The text, although very restrictive as we shall see, nevertheless aims to have a positive economic objective: "These developments require a solid and more coherent data protection framework in the Union, accompanied by rigorous application of the rules, because it is important to generate the confidence that will allow the digital economy to develop throughout the internal market" (7^e considering).

"Trust." In our opinion, this is the most important word. If the GDPR aims to guarantee, restore, or "instill" citizens' trust in public and private stakeholders in the single European market, then we wholeheartedly support it. It is essential that people who shop online, use a service, consult offers, or express an opinion can carry out these actions without fear of being deprived of part of their privacy.

Without fear of being dispossessed, or even harassed, to use a buzzword since late 2017 that could apply to digital technology. How many times each day do we receive information we never requested, supposedly because we subscribed to something we were unaware of even existed? Today, we have to unsubscribe even though we were never subscribed. If the GDPR is applied correctly, this will no longer be necessary: sending a newsletter is now prohibited if the recipient has not expressly consented.

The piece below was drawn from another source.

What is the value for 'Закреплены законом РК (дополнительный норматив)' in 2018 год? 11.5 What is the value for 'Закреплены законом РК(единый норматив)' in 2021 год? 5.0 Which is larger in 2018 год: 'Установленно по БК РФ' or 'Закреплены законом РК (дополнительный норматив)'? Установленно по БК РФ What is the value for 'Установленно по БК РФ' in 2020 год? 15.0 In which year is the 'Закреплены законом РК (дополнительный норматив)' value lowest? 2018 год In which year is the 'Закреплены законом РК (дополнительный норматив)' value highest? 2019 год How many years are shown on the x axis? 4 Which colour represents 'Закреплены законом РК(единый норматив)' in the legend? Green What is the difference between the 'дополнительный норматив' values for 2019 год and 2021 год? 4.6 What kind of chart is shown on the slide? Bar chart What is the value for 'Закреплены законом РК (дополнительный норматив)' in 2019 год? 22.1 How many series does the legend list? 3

This newfound respect is a good thing. Economic exchanges are never as fruitful as when the different parties feel confident in each other.

These fluid exchanges are clearly encouraged: “In order to ensure a consistent level of protection of natural persons throughout the Union, and to avoid divergences hindering the free flow of personal data within the internal market, a regulation is necessary to provide legal certainty and transparency for economic operators, including micro, small and medium-sized enterprises, to provide natural persons in all Member States with the same level of enforceable rights and obligations and responsibilities for controllers and processors, and to ensure consistent supervision of the processing of personal data, and equivalent penalties in all Member States, as well as effective cooperation between supervisory authorities of different Member States. For the internal market to function properly, it is necessary that the free flow of personal data within the Union is neither restricted nor prohibited on grounds relating to the protection of natural persons with regard to the processing of personal data” (13)^e considering).

As we can see, data protection should not be a hindrance, but rather an asset "for the internal market to function properly." Article 1 of the GDPR incorporates this combination of the two objectives. Let us simply quote the first paragraph: "This Regulation lays down rules on the protection of natural persons with regard to the processing of personal data and rules on the free movement of such data." Protection and free movement, the two foundations of the European Union, could not have been stated more explicitly.  

The following recitals sometimes announce word for word the articles to come, except that they are most often written in the conditional, to show the wish, the intention, while the articles are in the indicative, meaning that they are legally binding.

The philosophy of the text having been established, let us now observe its principal provisions.